If you ask Ames or the National Research Council what all this means, you won’t hear anyone say OMG don’t eat plants; they are trying to kill us. It’s Ames’s belief that plants are exceptionally good for us in spite of the fact that they contain high levels of natural toxins—and that we certainly shouldn’t be worried about the minuscule differences in pesticide levels between organic and conventional foods. Indeed, if the research literature is clear about anything regarding fruits and vegetables, it’s that eating more of them—conventional or organic—does good things for the body. One review concluded that the quartile of Americans who eat the most fruits and vegetables, organic or not, are about half as likely to develop cancer compared to the quartile who eat the least. Fruits and veggies may also prevent heart disease and diabetes. A fascinating 2012 study used research-based models to predict what would happen if half of all Americans increased their (conventional) fruit and vegetable intake by a single serving each day; it predicted that doing so would prevent 20,000 cases of cancer a year. When the authors modeled whether this increased intake might pose risks due to the greater pesticide exposure, they concluded that yes, there might be 10 additional cases of cancer every year in the U.S. Put another way, the benefits far, far outweigh the risks.

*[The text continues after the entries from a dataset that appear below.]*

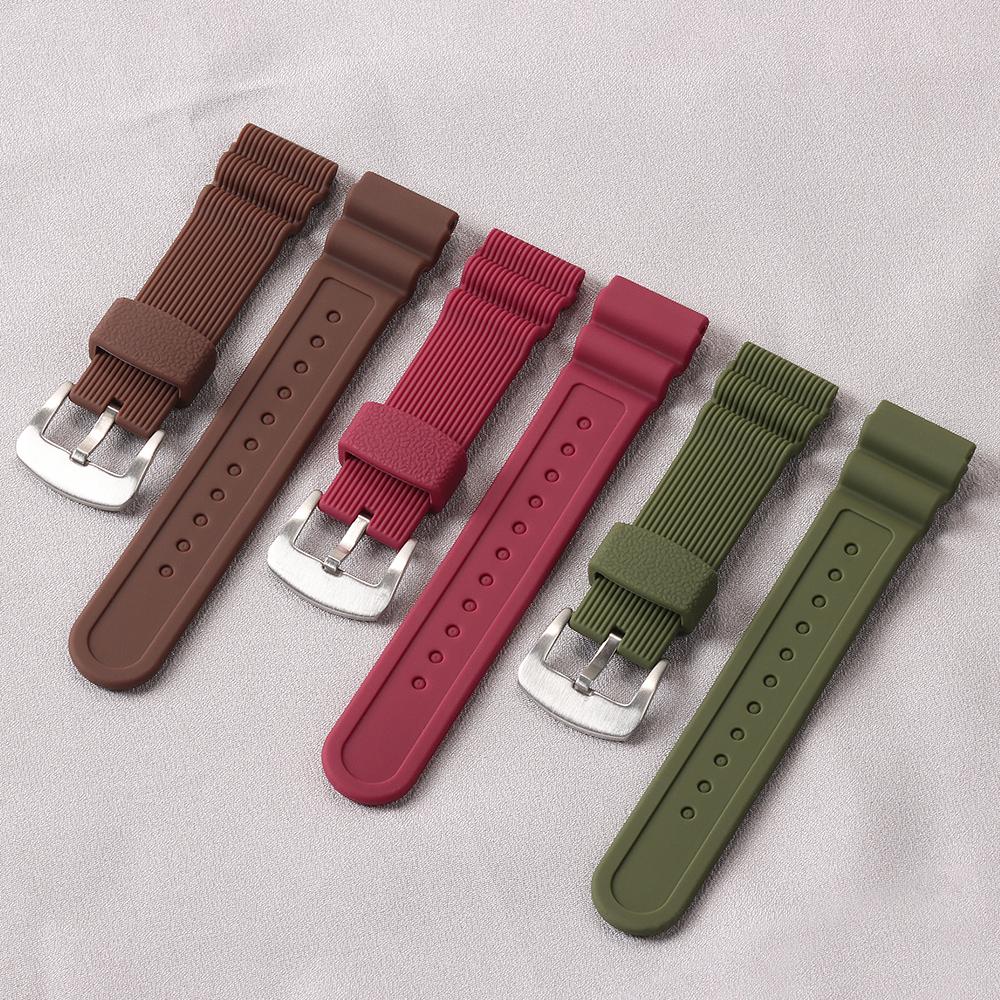 22mm Gummi-Silikon-Uhrenarmband für Seiko Nein. 5 SKX009 Prospex Uhrenarmband Elektronisches Armbanduhr-Armband Sport Taucheruhr Armband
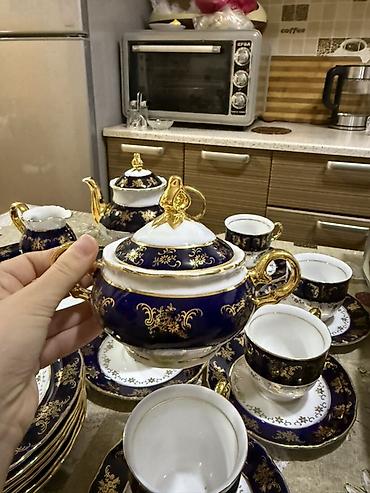 Çay dəstləri və servizlər: Çay dəsti, rəng - Göy, Farfor — 9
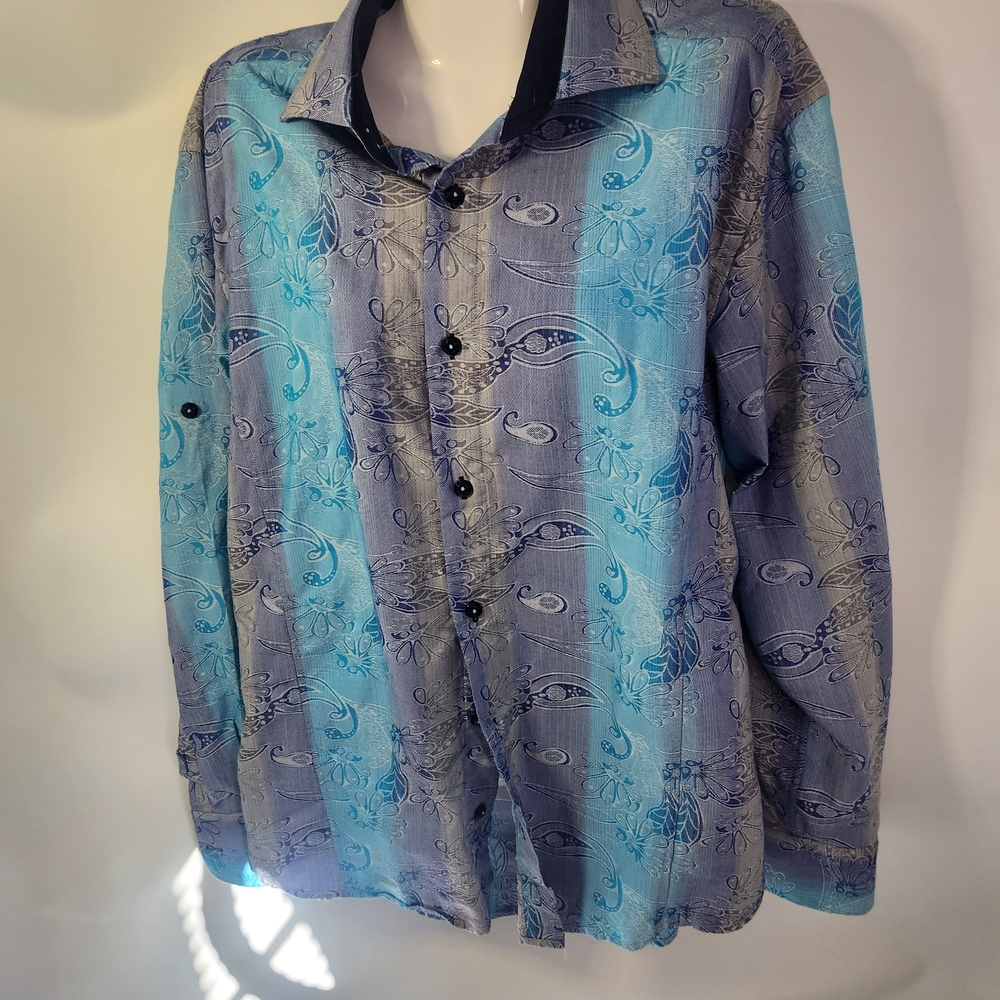 Bespoke Blue and Gray‎ Paisley Shirt Jacket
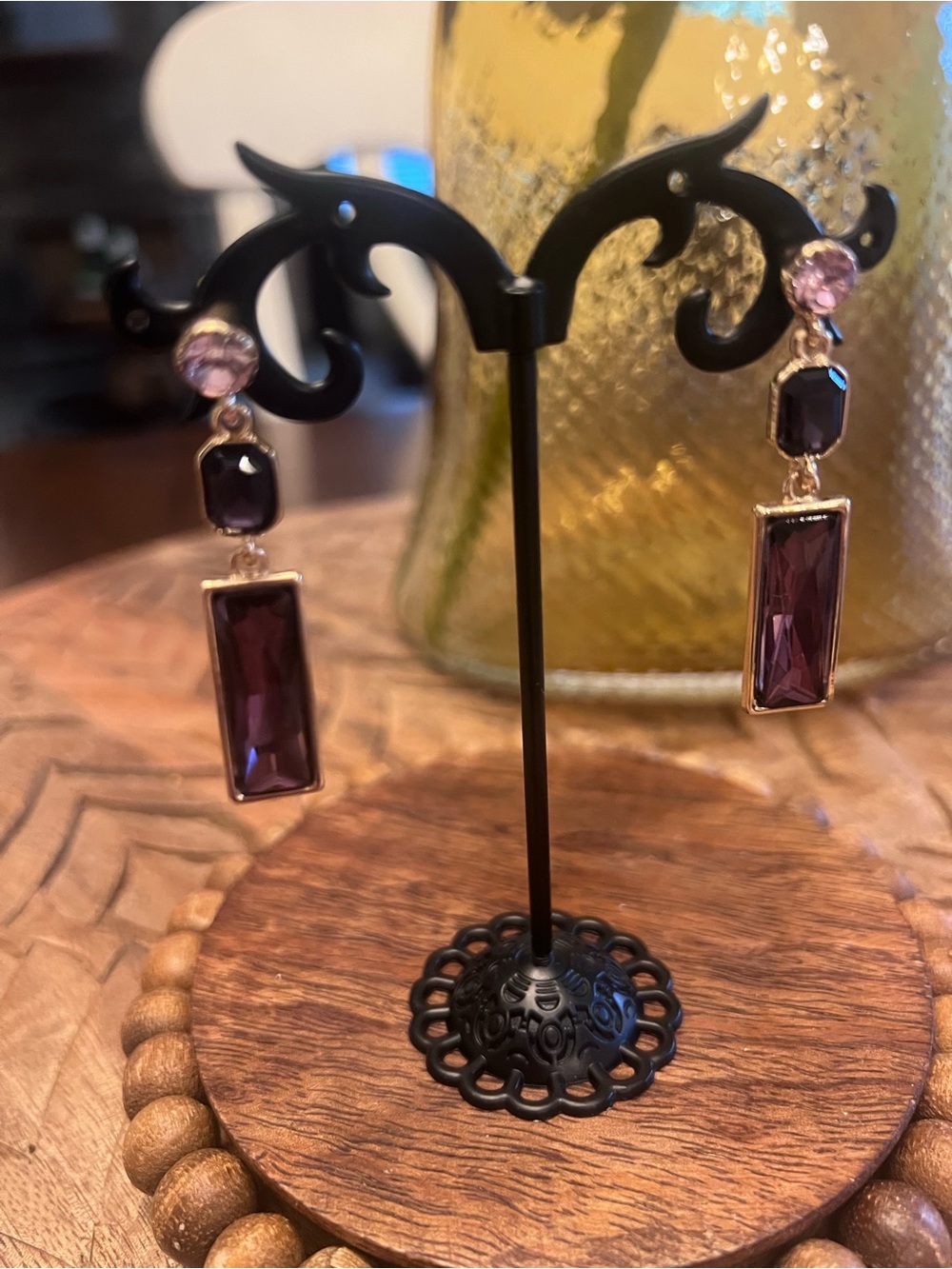 New Purple Crystal Drop Earrings - Women Jewelry
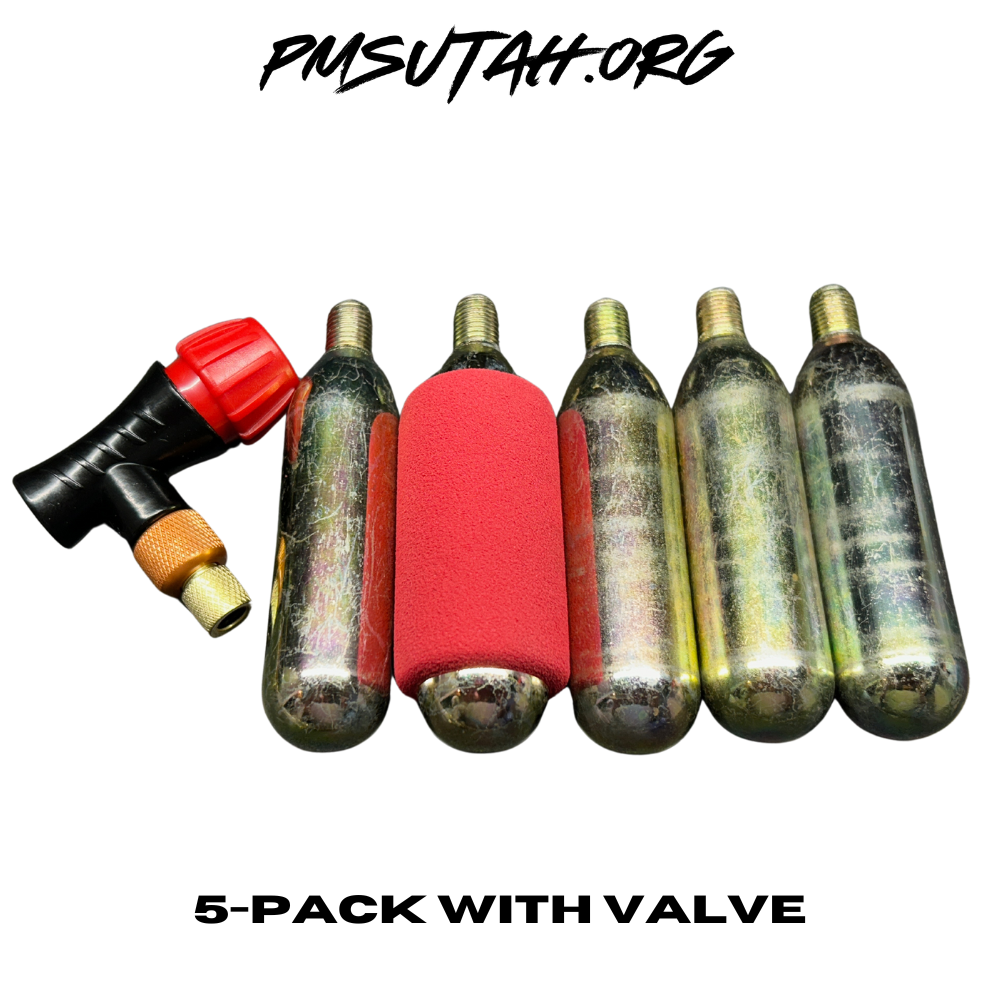 5 Co2 Cartridges & Inflation Valve - PMSUTAH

What all this means for parents is that we should stop worrying so much about whether the apples we buy are organic or conventional—we should just start giving our kids more apples. (And, sure, wash them when you can.) The Environmental Working Group agrees: In the first sentence of the executive summary of its 2013 Shoppers Guide to Produce, the organization points out that “the health benefits of a diet rich in fruits and vegetables outweigh the risks of pesticide exposure.” What’s more, irrational fears over conventionally farmed produce can introduce dangerous trade-offs. As University of Michigan decision psychologist Brian Zikmund-Fisher put it to me, “If you don’t feed your kid the ‘right strawberry,’ what do you feed him?” I’ve walked into markets with a hungry kid and been so afraid to buy the conventional apple that I’ve gotten him a snack pack of Annie’s Crackers instead. And I know there are parents who buy the Peter Rabbit Organics Fruit Pouches at Starbucks because they don’t know whether the bananas on display are organic. These aren’t smart moves. It is far, far better for your kids’ long-term health to get them in the habit of eating whole fruits and vegetables, regardless of what type of farm they came from, than to give them pretty much anything else to eat, no matter how organic or all-natural it may be.
Correction, Jan. 30, 2014: This article originally misstated that in none of the studies were the fruits and vegetables washed before testing. The USDA's Pesticide Data Program does rinse produce before residue testing. (Return.)